Again this world will come, men and
women and animals will come, just as the mirage came the next day, but not with
the same force; along with it will come the idea that I know its nature now,
and it will cause no bondage, no more pain, nor grief, nor misery. Whenever
anything miserable will come, the mind will be able to say, "I know you as
hallucination." When a man has reached that state, he is called Jivanmukta,
living-free", free even while living. The aim and end in this life for the
Jnâna-Yogi is to become this Jivanmakta, "living-free". He is
Jivanmukta who can live in this world without being attached. He is like the
lotus leaves in water, which are never wetted by the water. He is the highest
of human beings, nay, the highest of all beings, for he has realised his
identity with the Absolute, he has realised that he is one with God. So long as
you think you have the least difference from God, fear will seize you, but when
you have known that you are He, that there is no difference, entirely no
difference, that you are He, all of Him, and the whole of Him, all fear ceases.
"There, who sees whom? Who worships whom? Who talks to whom? Who hears
whom? Where one sees another, where one talks to another, where one hears
another, that is little. Where none sees none, where none speaks to none, that
is the highest, that is the great, that is the Brahman."
Mirage in the Desert |
Therefore, dare to be free, dare to go
as far as your thought leads, and dare to carry that out in your life. It is
very hard to come to Jnâna. It is for the bravest and most daring, who dare to
smash all idols, not only intellectual, but in the senses. This body is not I;
it must go.
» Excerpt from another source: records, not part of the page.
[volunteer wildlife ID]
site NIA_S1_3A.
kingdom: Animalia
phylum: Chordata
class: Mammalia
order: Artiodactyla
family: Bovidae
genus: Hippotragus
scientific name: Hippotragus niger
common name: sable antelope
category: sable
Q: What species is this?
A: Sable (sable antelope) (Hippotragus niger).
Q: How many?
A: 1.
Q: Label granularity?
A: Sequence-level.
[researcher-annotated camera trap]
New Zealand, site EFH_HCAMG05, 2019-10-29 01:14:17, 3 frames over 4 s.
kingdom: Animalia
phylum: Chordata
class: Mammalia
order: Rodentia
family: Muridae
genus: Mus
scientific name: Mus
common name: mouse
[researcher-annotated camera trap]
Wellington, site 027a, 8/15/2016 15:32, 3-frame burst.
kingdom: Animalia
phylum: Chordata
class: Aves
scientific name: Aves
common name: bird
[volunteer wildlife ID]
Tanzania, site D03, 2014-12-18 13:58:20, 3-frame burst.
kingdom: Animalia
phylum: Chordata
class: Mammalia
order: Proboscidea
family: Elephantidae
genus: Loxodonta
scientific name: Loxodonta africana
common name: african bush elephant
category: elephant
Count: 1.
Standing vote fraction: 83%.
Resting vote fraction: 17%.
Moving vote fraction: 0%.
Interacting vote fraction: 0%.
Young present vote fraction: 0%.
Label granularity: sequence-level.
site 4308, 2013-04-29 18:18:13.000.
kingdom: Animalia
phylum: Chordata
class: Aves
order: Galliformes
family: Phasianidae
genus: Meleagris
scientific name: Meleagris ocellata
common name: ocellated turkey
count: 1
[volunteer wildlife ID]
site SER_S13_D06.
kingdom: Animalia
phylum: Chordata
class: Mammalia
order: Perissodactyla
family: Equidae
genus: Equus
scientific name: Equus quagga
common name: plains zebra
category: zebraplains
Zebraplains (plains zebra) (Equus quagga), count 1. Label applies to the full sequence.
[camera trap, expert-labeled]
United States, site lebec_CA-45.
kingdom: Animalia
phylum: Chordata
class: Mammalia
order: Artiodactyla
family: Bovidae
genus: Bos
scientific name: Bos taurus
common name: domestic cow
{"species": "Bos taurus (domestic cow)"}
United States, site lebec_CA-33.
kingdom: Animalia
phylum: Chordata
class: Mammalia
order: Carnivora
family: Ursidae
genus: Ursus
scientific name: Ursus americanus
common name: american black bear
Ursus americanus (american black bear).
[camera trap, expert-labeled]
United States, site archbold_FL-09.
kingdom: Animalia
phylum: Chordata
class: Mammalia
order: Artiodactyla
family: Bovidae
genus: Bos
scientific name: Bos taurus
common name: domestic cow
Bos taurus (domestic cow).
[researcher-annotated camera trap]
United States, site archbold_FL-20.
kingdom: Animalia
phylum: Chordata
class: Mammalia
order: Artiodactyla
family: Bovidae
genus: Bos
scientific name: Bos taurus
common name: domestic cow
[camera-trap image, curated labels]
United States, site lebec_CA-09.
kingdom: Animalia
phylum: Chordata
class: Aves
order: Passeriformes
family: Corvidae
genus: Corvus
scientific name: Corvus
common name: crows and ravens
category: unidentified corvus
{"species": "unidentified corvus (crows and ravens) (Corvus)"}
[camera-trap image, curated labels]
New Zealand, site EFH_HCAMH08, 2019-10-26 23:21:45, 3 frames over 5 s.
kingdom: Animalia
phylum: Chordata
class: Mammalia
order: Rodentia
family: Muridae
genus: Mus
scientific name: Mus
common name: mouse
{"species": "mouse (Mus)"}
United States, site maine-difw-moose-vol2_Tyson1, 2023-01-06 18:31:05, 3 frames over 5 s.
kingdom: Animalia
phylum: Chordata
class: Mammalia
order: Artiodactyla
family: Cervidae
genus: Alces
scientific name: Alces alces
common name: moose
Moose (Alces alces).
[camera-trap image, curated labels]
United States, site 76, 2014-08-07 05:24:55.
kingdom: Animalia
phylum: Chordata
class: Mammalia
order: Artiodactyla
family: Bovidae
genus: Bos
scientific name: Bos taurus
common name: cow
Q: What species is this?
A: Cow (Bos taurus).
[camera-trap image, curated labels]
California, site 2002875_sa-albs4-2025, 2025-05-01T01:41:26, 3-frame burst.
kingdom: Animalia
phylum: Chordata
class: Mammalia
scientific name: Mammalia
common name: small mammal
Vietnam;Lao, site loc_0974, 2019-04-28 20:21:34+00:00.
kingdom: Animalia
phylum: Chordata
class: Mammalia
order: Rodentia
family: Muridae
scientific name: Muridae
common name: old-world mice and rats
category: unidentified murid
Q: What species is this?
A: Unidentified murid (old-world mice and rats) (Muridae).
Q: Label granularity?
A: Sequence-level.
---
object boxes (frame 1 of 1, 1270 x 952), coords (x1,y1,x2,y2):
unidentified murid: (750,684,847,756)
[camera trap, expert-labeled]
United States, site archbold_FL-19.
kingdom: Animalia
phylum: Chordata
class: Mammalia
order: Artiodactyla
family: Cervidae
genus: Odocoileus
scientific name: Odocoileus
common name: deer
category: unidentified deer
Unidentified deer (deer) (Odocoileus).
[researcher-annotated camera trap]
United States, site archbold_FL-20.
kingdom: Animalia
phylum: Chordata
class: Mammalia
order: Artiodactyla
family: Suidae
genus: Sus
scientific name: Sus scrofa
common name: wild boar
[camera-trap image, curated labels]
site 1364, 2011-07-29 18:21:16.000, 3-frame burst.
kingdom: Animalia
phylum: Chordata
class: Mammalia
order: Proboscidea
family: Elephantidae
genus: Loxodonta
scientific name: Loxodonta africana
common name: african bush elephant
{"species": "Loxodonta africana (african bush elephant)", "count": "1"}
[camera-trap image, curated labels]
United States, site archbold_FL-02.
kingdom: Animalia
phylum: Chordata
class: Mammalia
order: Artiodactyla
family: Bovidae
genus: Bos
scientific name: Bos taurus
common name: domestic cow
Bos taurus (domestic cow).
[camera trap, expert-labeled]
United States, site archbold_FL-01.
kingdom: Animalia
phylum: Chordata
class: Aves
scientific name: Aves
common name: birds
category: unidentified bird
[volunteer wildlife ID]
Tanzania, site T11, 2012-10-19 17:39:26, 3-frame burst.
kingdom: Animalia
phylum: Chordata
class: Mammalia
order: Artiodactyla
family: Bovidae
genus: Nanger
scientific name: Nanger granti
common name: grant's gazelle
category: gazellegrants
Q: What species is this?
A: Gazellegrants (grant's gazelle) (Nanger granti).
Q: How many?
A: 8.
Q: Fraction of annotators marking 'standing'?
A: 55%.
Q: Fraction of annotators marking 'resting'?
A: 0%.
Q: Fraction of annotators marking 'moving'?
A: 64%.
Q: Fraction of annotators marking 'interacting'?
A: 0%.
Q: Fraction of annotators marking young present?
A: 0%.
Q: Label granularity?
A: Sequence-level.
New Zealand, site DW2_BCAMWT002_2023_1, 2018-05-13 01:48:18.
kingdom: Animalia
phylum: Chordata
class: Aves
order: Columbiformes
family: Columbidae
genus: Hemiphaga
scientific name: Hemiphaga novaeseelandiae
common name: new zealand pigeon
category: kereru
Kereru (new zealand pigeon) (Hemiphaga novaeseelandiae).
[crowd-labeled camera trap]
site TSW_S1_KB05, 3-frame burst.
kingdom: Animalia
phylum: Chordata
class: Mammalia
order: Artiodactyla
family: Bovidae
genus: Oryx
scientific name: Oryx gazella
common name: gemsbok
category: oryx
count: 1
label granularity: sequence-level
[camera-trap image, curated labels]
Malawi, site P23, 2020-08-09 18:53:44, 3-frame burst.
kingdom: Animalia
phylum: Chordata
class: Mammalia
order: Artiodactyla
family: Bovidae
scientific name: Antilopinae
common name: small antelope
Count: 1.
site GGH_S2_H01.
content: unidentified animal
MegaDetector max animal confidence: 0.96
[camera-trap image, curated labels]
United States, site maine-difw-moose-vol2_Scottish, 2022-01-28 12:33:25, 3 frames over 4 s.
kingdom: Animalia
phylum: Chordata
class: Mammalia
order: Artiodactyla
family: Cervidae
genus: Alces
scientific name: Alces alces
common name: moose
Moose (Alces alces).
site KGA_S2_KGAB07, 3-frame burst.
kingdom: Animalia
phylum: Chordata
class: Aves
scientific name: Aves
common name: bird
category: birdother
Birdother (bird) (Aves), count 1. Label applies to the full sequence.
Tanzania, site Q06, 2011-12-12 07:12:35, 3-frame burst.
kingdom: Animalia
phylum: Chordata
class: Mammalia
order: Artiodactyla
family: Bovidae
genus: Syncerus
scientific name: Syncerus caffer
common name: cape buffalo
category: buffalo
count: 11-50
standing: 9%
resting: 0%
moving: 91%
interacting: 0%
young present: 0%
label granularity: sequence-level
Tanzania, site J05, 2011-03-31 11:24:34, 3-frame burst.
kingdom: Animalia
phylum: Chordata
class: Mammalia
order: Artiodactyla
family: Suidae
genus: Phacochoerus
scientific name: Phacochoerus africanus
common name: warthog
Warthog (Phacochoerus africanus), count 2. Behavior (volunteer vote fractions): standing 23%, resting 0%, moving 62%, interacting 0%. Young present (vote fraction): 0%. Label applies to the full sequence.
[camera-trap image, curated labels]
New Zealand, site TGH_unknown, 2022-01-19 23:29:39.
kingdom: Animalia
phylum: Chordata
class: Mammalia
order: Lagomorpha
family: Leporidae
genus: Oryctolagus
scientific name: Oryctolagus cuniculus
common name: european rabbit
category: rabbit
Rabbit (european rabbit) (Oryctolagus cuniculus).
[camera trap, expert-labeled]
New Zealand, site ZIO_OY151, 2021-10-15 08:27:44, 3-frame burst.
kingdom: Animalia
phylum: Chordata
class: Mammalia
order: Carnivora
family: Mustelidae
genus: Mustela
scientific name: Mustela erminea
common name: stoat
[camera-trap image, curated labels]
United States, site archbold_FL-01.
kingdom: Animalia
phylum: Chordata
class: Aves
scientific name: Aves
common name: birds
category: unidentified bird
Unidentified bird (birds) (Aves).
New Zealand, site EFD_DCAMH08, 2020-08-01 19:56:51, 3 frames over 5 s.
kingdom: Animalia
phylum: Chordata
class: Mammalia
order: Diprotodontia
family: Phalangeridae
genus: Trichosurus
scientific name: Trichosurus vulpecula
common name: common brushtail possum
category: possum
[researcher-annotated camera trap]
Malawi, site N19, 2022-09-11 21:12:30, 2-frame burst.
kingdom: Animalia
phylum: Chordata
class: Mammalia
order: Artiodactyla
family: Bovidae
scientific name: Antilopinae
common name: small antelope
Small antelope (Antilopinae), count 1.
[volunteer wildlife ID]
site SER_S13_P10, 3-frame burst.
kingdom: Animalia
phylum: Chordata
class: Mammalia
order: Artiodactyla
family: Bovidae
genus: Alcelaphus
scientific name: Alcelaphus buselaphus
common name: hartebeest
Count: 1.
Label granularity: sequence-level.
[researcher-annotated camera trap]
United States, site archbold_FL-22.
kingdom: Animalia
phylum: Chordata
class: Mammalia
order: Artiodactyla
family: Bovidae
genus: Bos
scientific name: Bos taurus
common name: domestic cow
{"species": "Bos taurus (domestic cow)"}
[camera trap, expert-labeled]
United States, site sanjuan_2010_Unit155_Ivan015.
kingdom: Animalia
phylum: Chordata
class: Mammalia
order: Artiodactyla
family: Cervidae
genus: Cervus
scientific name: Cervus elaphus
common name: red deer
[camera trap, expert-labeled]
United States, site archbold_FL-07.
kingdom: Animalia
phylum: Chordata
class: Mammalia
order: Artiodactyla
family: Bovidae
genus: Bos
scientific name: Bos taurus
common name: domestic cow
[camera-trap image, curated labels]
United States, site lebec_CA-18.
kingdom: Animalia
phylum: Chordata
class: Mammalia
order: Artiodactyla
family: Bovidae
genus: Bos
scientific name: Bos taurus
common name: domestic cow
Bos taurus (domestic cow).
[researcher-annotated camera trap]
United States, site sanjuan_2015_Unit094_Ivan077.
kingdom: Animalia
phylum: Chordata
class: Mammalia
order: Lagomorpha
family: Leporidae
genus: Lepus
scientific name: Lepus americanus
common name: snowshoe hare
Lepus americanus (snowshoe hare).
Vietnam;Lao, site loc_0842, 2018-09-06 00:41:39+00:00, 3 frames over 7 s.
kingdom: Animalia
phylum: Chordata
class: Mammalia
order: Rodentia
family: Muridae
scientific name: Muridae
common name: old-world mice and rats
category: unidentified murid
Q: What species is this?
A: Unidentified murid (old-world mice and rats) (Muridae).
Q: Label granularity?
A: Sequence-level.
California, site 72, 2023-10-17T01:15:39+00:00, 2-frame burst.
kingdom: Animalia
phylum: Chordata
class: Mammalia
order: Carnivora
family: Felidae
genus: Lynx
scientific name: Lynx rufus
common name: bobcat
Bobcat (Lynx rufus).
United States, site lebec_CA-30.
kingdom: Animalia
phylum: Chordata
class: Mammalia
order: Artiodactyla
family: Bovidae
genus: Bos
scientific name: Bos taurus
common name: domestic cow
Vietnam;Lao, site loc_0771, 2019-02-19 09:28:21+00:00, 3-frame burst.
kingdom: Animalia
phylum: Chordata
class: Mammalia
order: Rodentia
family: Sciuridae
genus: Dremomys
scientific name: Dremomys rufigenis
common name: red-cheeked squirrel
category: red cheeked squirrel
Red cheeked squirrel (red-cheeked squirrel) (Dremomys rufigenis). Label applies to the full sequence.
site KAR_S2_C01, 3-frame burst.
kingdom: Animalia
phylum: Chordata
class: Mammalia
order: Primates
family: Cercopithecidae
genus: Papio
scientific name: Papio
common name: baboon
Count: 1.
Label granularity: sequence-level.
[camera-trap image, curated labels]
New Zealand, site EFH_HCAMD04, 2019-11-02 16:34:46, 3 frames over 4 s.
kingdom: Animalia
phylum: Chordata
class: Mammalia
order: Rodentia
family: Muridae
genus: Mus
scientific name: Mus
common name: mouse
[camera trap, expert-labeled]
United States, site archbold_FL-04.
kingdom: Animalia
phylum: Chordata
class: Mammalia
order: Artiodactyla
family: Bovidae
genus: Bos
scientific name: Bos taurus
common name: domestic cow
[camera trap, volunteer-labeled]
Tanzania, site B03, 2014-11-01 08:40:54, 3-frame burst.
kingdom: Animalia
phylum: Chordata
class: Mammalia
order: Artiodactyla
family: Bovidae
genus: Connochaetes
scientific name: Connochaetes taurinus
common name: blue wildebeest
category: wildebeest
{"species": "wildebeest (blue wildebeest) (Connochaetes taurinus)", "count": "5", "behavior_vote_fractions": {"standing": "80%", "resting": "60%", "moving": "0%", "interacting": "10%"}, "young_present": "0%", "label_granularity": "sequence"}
All sorts of curious things may come out of this. A man stands up
and says, "I am not the body, therefore my headache must be cured";
but where is the headache if not in his body? Let a thousand headaches and a
thousand bodies come and go. What is that to me? I have neither birth nor
death; father or mother I never had; friends and foes I have none, because they
are all I. I am my own friend, and I am my own enemy. I am
Existence-
Knowledge-Bliss Absolute. I am He, I am He. If in a thousand bodies I
am suffering from fever and other ills, in millions of bodies I am healthy. If
in a thousand bodies I am starving, in other thousand bodies I am feasting. If
in thousands of bodies I am suffering misery, in thousands of bodies I am happy. Who shall blame whom, who praise whom? Whom to seek, whom to avoid? I
seek none, nor avoid any, for I am the entire universe. I praise myself, I
blame myself, I suffer for myself, I am happy at my own will, I am free. This
is the Jnâni, the brave and daring. Let the whole universe tumble down; he
smiles and says it never existed, it was all a hallucination. He sees the
universe tumble down. Where was it! Where has it gone!